───── Records supplied
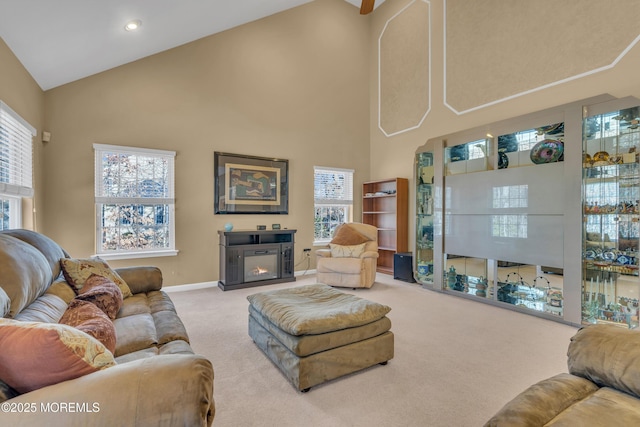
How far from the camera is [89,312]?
169cm

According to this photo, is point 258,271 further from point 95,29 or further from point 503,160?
point 503,160

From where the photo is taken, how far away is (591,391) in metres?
1.20

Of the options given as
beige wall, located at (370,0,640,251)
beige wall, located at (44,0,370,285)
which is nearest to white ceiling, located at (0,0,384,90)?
beige wall, located at (44,0,370,285)

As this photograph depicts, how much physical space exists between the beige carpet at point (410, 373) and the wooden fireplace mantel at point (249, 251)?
102 cm

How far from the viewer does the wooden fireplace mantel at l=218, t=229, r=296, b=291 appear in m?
4.70

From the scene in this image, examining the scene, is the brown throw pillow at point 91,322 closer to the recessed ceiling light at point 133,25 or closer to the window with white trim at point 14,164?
the window with white trim at point 14,164

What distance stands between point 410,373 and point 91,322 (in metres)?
2.10

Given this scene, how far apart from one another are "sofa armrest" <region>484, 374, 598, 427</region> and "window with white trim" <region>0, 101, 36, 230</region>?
387cm

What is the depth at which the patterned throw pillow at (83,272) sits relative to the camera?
7.27ft

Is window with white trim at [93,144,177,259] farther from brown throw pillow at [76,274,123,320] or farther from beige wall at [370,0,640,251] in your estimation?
beige wall at [370,0,640,251]

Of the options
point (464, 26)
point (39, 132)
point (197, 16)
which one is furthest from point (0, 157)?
point (464, 26)

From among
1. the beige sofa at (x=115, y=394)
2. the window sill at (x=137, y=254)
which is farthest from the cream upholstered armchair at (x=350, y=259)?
the beige sofa at (x=115, y=394)

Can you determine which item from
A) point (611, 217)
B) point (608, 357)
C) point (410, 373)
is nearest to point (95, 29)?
point (410, 373)

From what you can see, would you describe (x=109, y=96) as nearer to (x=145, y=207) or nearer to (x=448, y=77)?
(x=145, y=207)
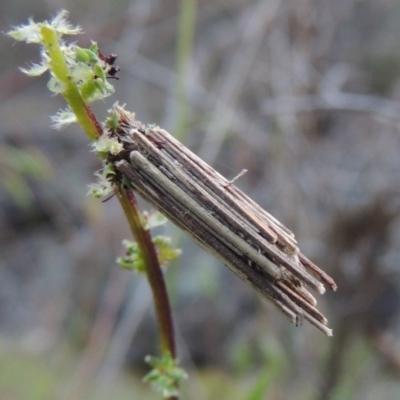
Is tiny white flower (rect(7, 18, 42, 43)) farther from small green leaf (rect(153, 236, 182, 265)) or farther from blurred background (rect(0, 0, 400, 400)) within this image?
blurred background (rect(0, 0, 400, 400))

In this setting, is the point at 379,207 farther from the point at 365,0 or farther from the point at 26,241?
the point at 26,241

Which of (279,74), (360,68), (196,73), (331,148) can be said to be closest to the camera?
(279,74)

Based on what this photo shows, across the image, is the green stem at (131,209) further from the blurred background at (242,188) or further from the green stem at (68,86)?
the blurred background at (242,188)

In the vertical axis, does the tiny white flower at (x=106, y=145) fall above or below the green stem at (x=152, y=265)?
above

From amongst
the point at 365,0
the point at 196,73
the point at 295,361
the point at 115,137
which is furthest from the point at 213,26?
the point at 115,137

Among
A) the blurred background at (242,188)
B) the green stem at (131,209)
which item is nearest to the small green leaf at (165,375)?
the green stem at (131,209)

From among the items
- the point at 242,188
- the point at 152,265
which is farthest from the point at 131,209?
the point at 242,188

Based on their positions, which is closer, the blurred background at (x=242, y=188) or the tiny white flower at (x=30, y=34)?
the tiny white flower at (x=30, y=34)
──────────
### What is being asked
Output the full set of records above without changing a word, and drop the images.

### Full response
How far from the camera is [89,312]?
169cm

According to this photo, is point 258,271 further from point 95,29 or further from point 503,160?
point 503,160

From where the photo is taken, how far away is (591,391) in metres?
1.20

Of the options given as
beige wall, located at (370,0,640,251)
beige wall, located at (44,0,370,285)
which is nearest to white ceiling, located at (0,0,384,90)?
beige wall, located at (44,0,370,285)

As this photograph depicts, how much physical space exists between the beige carpet at point (410, 373) and the wooden fireplace mantel at point (249, 251)?
102 cm

How far from the viewer does the wooden fireplace mantel at l=218, t=229, r=296, b=291 appear in m?
4.70

From the scene in this image, examining the scene, is the brown throw pillow at point 91,322 closer to the recessed ceiling light at point 133,25 or closer to the window with white trim at point 14,164?
the window with white trim at point 14,164

What distance stands between point 410,373 and point 91,322 (in metres)?
2.10

Given this scene, how far apart from one another are "sofa armrest" <region>484, 374, 598, 427</region> and "window with white trim" <region>0, 101, 36, 230</region>?
387cm

What is the depth at which the patterned throw pillow at (83,272) sits relative to the camera?
7.27ft

Is window with white trim at [93,144,177,259] farther from brown throw pillow at [76,274,123,320] or farther from beige wall at [370,0,640,251] in your estimation?
beige wall at [370,0,640,251]

Of the options
point (464, 26)
point (39, 132)
point (197, 16)
which one is furthest from point (0, 157)?
point (464, 26)

From among
1. the beige sofa at (x=115, y=394)
2. the window sill at (x=137, y=254)
which is farthest from the cream upholstered armchair at (x=350, y=259)?
the beige sofa at (x=115, y=394)

Can you determine which item from
A) point (611, 217)
B) point (608, 357)
C) point (410, 373)
is nearest to point (95, 29)?
point (410, 373)

From what you can see, would you describe (x=109, y=96) as nearer to (x=145, y=207) or nearer to (x=448, y=77)?
(x=145, y=207)
Is tiny white flower (rect(7, 18, 42, 43)) farther from small green leaf (rect(153, 236, 182, 265)) or farther from blurred background (rect(0, 0, 400, 400)) within this image?
blurred background (rect(0, 0, 400, 400))

In this setting, is the point at 379,207 farther from the point at 365,0 or farther from the point at 26,241?
the point at 26,241

Which of (279,74), (360,68), (196,73), (331,148) can be said to be closest to the camera?
(279,74)

Based on what this photo shows, across the image, is the green stem at (131,209) further from the blurred background at (242,188) or further from the green stem at (68,86)?
the blurred background at (242,188)

In the vertical axis, does the tiny white flower at (x=106, y=145) fall above or below the green stem at (x=152, y=265)?
above

From amongst
the point at 365,0
the point at 196,73
the point at 295,361
the point at 115,137
which is furthest from the point at 213,26?
the point at 115,137

Among
A) the blurred background at (242,188)
B) the green stem at (131,209)
which item is nearest to the small green leaf at (165,375)?
the green stem at (131,209)

From among the items
- the point at 242,188
- the point at 152,265
which is farthest from the point at 131,209?
the point at 242,188

Based on their positions, which is closer, the blurred background at (x=242, y=188) or the tiny white flower at (x=30, y=34)?
the tiny white flower at (x=30, y=34)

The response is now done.